As Michael Harriot wrote in The Root, “They put their books in blackface.” Within 48 hours of the announcement, widespread criticism prompted them to cancel the project.

If booksellers and publishers truly want to diversify the classics, here are some better suggestions.

You want to rethink a white-authored classic? Rather than decorating Lewis Carroll’s Alice’s Adventures in Wonderland (1865) with a brown Alice, try L.L. McKinley’s A Blade so Black (2018), in which an ass-kicking African American Alice from Atlanta navigates the Nightmares of Wonderland. Instead of publishing Mary Shelley’s Frankenstein (1818) with a brownface monster on the cover, promote Victor LaValle and Dietrich Smith’s Destroyer (2017), a contemporary graphic-novel retelling that explores how racism makes monsters. Christina Orlando and Leah Schnelbach have assembled a great list of “23 Retellings of Classic Stories from Science Fiction and Fantasy Authors.”  Start there.

Another way to rethink the classics: Put them in dialogue with works by authors of color. To counter the allegation in the final third of The Adventures of Huckleberry Finn (1884) that enslavement is one big joke, booksellers could create a display pairing Mark Twain’s novel with Julius Lester’s To Be a Slave (1968), where readers will find first-hand accounts of living quarters “more fit for animals than human beings,” mothers who killed their own children rather than allowing them to be sold, and ways that the enslaved resisted their white jailors. Or they could pair Twain with speculative works that render with precision the physical and psychic traumas of slavery: Zetta Elliott’s A Wish After Midnight (2010), Octavia Butler’s Kindred (1979) and its recent graphic-novel adaptation (2017).

Publishers and booksellers might — as the We Need Diverse Books organization suggests — champion “new editions of classic books by people of color and marginalized people, particularly if those books have been largely ignored by the canon.” Need recommendations?

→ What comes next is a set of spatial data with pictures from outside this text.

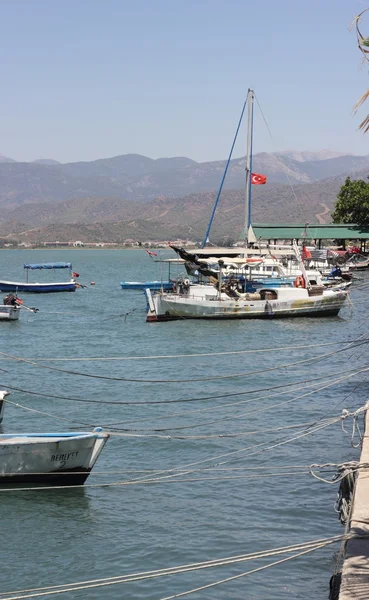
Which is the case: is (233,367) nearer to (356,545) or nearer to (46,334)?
(46,334)

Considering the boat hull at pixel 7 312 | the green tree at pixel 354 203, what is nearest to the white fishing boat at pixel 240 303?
the boat hull at pixel 7 312

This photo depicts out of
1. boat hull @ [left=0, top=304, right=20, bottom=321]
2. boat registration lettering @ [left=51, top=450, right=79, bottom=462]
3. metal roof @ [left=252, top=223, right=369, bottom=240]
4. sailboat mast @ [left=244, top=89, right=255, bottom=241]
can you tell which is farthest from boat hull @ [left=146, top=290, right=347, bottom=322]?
metal roof @ [left=252, top=223, right=369, bottom=240]

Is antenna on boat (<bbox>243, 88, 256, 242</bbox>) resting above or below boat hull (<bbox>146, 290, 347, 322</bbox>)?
above

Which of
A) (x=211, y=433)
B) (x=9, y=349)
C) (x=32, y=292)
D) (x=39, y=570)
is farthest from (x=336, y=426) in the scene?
(x=32, y=292)

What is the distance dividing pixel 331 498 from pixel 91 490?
541 cm

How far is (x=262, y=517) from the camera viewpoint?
18.4 meters

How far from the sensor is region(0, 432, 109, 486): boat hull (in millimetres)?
19672

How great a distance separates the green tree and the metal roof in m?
4.46

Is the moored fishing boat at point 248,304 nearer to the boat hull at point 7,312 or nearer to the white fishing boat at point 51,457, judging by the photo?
the boat hull at point 7,312

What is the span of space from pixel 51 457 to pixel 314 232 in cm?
9880

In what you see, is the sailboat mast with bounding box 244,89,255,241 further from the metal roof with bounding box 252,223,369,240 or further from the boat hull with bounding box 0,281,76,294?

Instead of consulting the company’s chief diversity officer, ask experts. Marilisa Jiménez García, a scholar of Latinx literature at Lehigh University, recommends the Nuyorican writer Nicholasa Mohr’s Nilda (1973), “the first novel by a Latina.” Professor Sarah Park Dahlen, co-editor of the journal Research on Diversity in Youth Literature, suggests Yoshiko Uchida’s Journey to Topaz (1971) “for the important work it does to inform young readers of the racist incarceration of Japanese Americans during World War II.” Katharine Capshaw, a scholar of African American children’s literature at the University of Connecticut, proposes June Jordan’s His Own Where (1971), “a poetic young adult novel about two teenagers in love, which was nominated for a National Book Award.”

There are many experts who can give you good ideas. Ask them. Or, better, hire them as consultants.

Instead of commissioning new covers, publishers might commission restoried versions. As Ebony Elizabeth Thomas’s The Dark Fantastic (2019) explains, restorying happens when readers take ownership of and rewrite the stories they hear: “they not only imagine themselves into stories,” she writes, “but also reimagine the very stories themselves.”  Rather than creating a new cover, ask a writer from one of the southern Pacific islands what Moby-Dick might look like told from the perspective of Queequeg. Or ask an African American writer to reimagine the story from Pip’s point of view. For any classic, ask what narratives emerge when we instead center the characters who Thomas calls the “Dark Others”?

Finally, and most importantly, you can create diverse classics simply by featuring diverse books. The works of Cherie Dimaline, N.K. Jemisin, Nnedi Okorafor, and Elizabeth Acevedo become classics when publishers promote them, teachers include them in their classrooms, librarians recommend them to patrons, and people read them. Erika L. Sanchez, Emily X.R. Pan, and Hanna Alkaf — whose debut YA novels appeared in 2017, 2018, and 2019, respectively — get to write second novels when bookstores feature their work and readers buy it.

Classic diverse novels are being written right now. Help readers find them.